Questions about scenes in images:
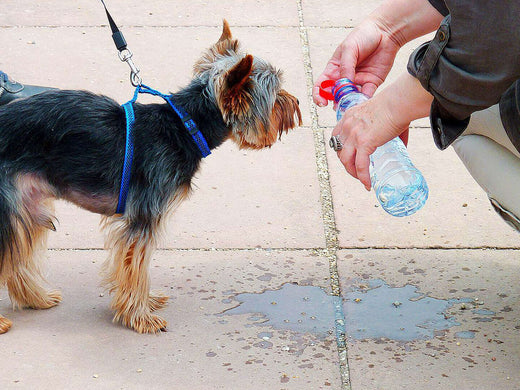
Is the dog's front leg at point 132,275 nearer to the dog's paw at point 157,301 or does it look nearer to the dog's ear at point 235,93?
the dog's paw at point 157,301

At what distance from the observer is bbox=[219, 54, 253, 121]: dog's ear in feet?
11.3

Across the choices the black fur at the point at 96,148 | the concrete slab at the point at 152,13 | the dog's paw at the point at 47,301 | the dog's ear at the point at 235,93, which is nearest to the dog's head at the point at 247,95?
the dog's ear at the point at 235,93

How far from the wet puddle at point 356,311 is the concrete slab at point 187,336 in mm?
13

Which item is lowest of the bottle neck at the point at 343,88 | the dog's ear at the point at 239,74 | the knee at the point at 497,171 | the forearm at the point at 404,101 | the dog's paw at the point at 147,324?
the dog's paw at the point at 147,324

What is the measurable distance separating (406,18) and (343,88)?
0.51 metres

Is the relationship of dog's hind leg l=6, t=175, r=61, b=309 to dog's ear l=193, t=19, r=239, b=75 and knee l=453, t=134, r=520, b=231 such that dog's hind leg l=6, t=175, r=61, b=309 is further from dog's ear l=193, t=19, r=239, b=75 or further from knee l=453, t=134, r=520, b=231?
knee l=453, t=134, r=520, b=231

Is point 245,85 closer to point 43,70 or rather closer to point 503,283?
point 503,283

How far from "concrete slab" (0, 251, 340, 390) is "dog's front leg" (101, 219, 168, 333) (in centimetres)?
7

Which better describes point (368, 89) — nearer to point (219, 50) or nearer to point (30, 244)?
point (219, 50)

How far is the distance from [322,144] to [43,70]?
89.7 inches

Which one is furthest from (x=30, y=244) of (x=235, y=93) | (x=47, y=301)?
(x=235, y=93)

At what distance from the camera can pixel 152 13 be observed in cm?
708

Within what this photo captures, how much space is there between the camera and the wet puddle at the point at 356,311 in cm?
362

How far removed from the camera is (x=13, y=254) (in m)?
3.49
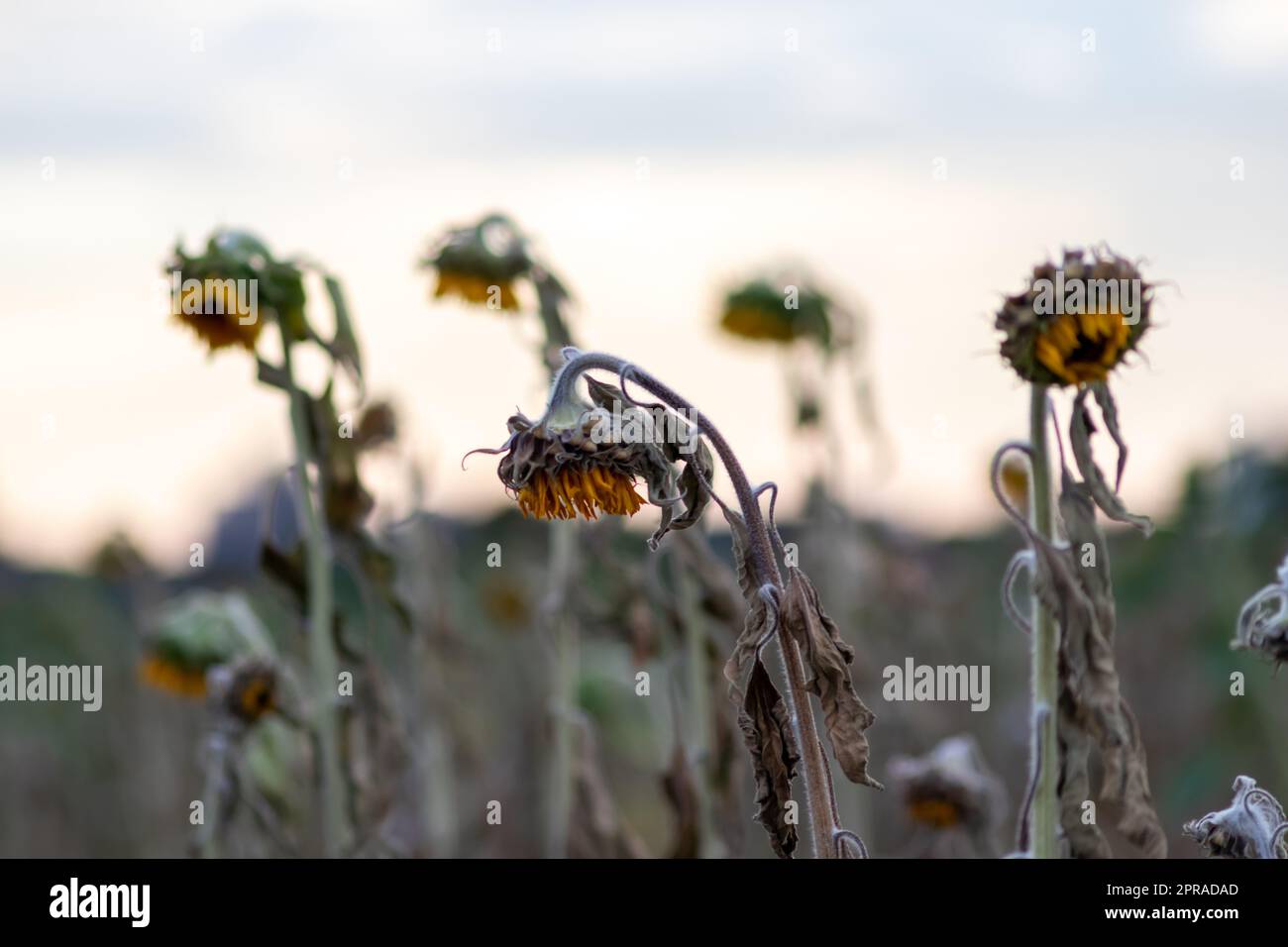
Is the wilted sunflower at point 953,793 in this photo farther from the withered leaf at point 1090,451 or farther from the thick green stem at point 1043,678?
the withered leaf at point 1090,451

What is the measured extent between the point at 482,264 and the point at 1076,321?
1933mm

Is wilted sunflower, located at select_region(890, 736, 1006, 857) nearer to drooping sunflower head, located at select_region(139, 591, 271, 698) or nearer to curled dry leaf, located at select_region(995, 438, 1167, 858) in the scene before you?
curled dry leaf, located at select_region(995, 438, 1167, 858)

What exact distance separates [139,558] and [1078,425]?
5211 millimetres

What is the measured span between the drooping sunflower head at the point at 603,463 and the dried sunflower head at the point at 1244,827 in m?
0.92

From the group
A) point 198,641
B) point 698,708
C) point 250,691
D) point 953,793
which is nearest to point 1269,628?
point 953,793

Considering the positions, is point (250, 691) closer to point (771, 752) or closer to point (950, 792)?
point (950, 792)

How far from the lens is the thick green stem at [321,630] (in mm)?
3508

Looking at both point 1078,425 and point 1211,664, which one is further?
point 1211,664

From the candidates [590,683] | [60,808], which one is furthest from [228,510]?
[590,683]

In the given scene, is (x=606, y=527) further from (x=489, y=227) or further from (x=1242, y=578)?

* [What you are asked to do]:
All of the lines above should be printed exactly, minus the pictures.

* [Result]:
Is the dog's front leg at point 132,275 nearer to the dog's paw at point 157,301 or does it look nearer to the dog's ear at point 235,93?
the dog's paw at point 157,301

At what distance from the observer is bbox=[219, 54, 253, 121]: dog's ear in feet?
11.3

Across the choices the black fur at the point at 96,148 | the concrete slab at the point at 152,13 | the dog's paw at the point at 47,301 | the dog's ear at the point at 235,93, which is nearest to the dog's head at the point at 247,95?
the dog's ear at the point at 235,93

How far from the wet puddle at point 356,311 is the concrete slab at point 187,336 in mm?
13

Which item is lowest of the bottle neck at the point at 343,88 | the dog's ear at the point at 239,74 | the knee at the point at 497,171 | the forearm at the point at 404,101 | the dog's paw at the point at 147,324?
the dog's paw at the point at 147,324

What is the measurable distance separating (406,18) and (343,88)?
0.51 metres

Is the relationship of dog's hind leg l=6, t=175, r=61, b=309 to dog's ear l=193, t=19, r=239, b=75 and knee l=453, t=134, r=520, b=231 such that dog's hind leg l=6, t=175, r=61, b=309 is further from dog's ear l=193, t=19, r=239, b=75 or further from knee l=453, t=134, r=520, b=231?
knee l=453, t=134, r=520, b=231

Is point 245,85 closer to point 43,70 or rather closer to point 503,283?
point 503,283

How far from "concrete slab" (0, 251, 340, 390) is "dog's front leg" (101, 219, 168, 333) (in centimetres)?
7

Which better describes point (368, 89) — nearer to point (219, 50) or nearer to point (30, 244)?
point (219, 50)

How far is the distance from [322,144] to [43,70]?
89.7 inches

Which one is furthest from (x=30, y=244) of (x=235, y=93) | (x=47, y=301)?
(x=235, y=93)

At what distance from the camera can pixel 152 13 be observed in cm?
708

Within what this photo captures, how much space is there between the camera and the wet puddle at the point at 356,311 in cm?
362

How far removed from the camera is (x=13, y=254) (in m)?
3.49
Is the wilted sunflower at point 953,793 in this photo farther from the withered leaf at point 1090,451 or farther from the thick green stem at point 1043,678?
the withered leaf at point 1090,451

What is the measured extent between the point at 482,264 and the point at 1076,321?
1933mm

Is wilted sunflower, located at select_region(890, 736, 1006, 857) nearer to drooping sunflower head, located at select_region(139, 591, 271, 698) or nearer to curled dry leaf, located at select_region(995, 438, 1167, 858) in the scene before you?
curled dry leaf, located at select_region(995, 438, 1167, 858)

What exact distance separates [139,558] and [1078,425]?
5211 millimetres

What is the measured span between the drooping sunflower head at the point at 603,463 and the dried sunflower head at the point at 1244,827 in m?
0.92

From the group
A) point 198,641
B) point 698,708
C) point 250,691
D) point 953,793
which is nearest to point 1269,628?
point 953,793

Considering the positions, is point (250, 691) closer to point (771, 752) or closer to point (950, 792)?
point (950, 792)

How far from the lens is the thick green stem at [321,630] (in mm)?
3508

Looking at both point 1078,425 and point 1211,664, which one is further?
point 1211,664

From the candidates [590,683] | [60,808], which one is furthest from [228,510]?
[590,683]

In the given scene, is (x=606, y=527) further from (x=489, y=227) or further from (x=1242, y=578)?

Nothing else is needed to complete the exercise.